Trans Mountain said on Tuesday it reached a settlement with oil shippers after 18 months of negotiating a dispute about the tolls the pipeline charges its customers to carry oil.
Trans Mountain, which is owned by the Canadian government, said the deal represents the “substantial majority” of its contracted shipping volumes and has been submitted to the Canada Energy Regulator for approval.
As part of the negotiated deal, Trans Mountain said it will seek permission from the regulator to increase the proportion of its total capacity that is contracted to 90%, up from 80% currently. That means the proportion of the 890,000-barrels-per-day pipeline that is currently reserved for spot shipments will drop to 10% from 20%, if approved.

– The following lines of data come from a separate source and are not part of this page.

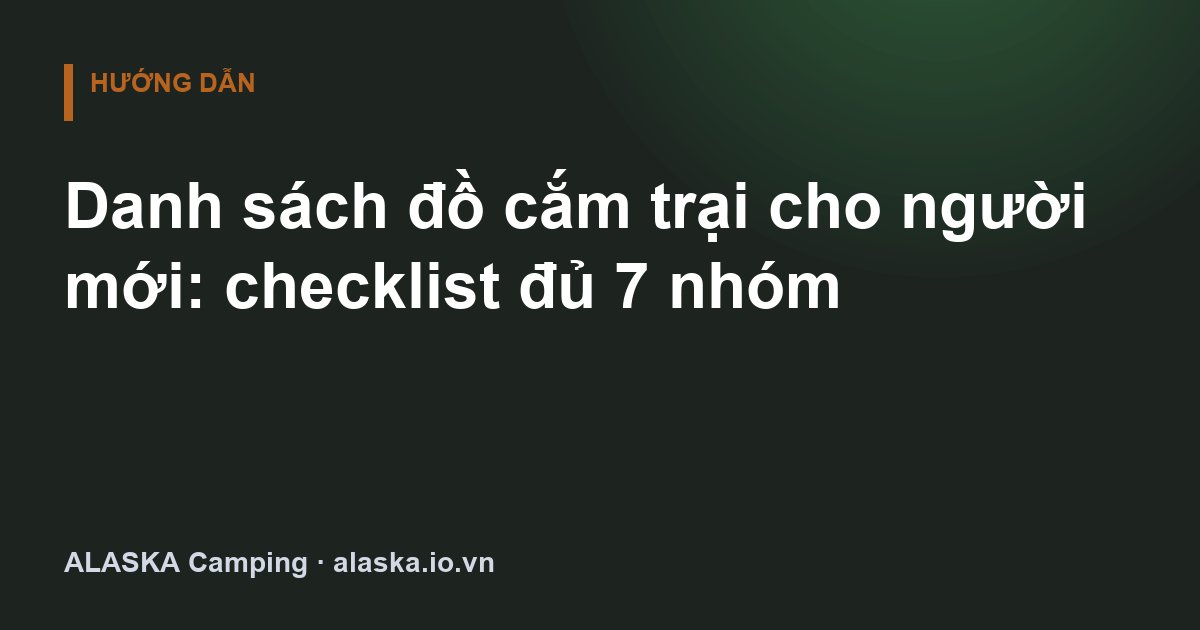 Danh sách đồ cắm trại cho người mới: checklist đủ 7 nhóm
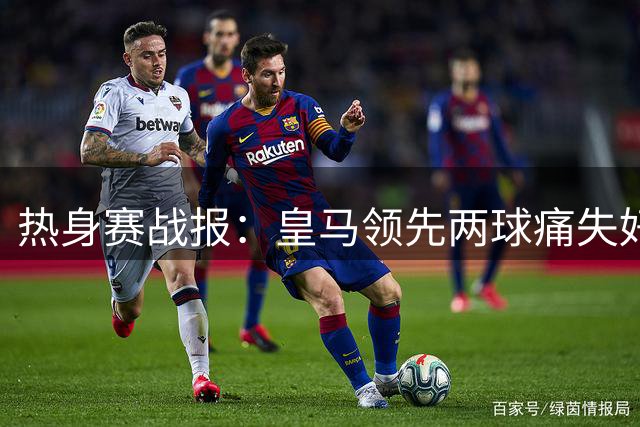 热身赛战报：皇马领先两球痛失好局 枪手新援首秀建功大胜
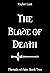 The Blade of Death (Threads...
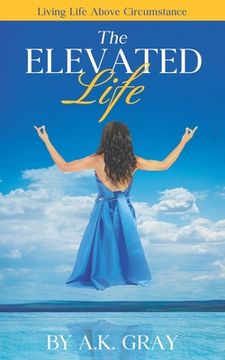 portada The Elevated Life: Living Life Above Circumstances (en Inglés)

The Trans Mountain pipeline is Canada’s only east-west oil pipeline, offering direct access to China and other Asian markets at a time Canada is trying to diversify oil exports away from the United States.
A major expansion of the pipe was completed by the Canadian government in 2024, but oil companies have been pushing back against the higher tolls Trans Mountain has been charging to help cover cost overruns from the C$34 billion ($23.9 billion) project.
Trans Mountain, which has proposed adding up to 300,000 bpd of capacity through various optimization projects by 2028, said on Tuesday it will launch a formal open season on July 13 to allow shippers to bid on about 90,000 bpd of that new capacity expected to be available by year-end.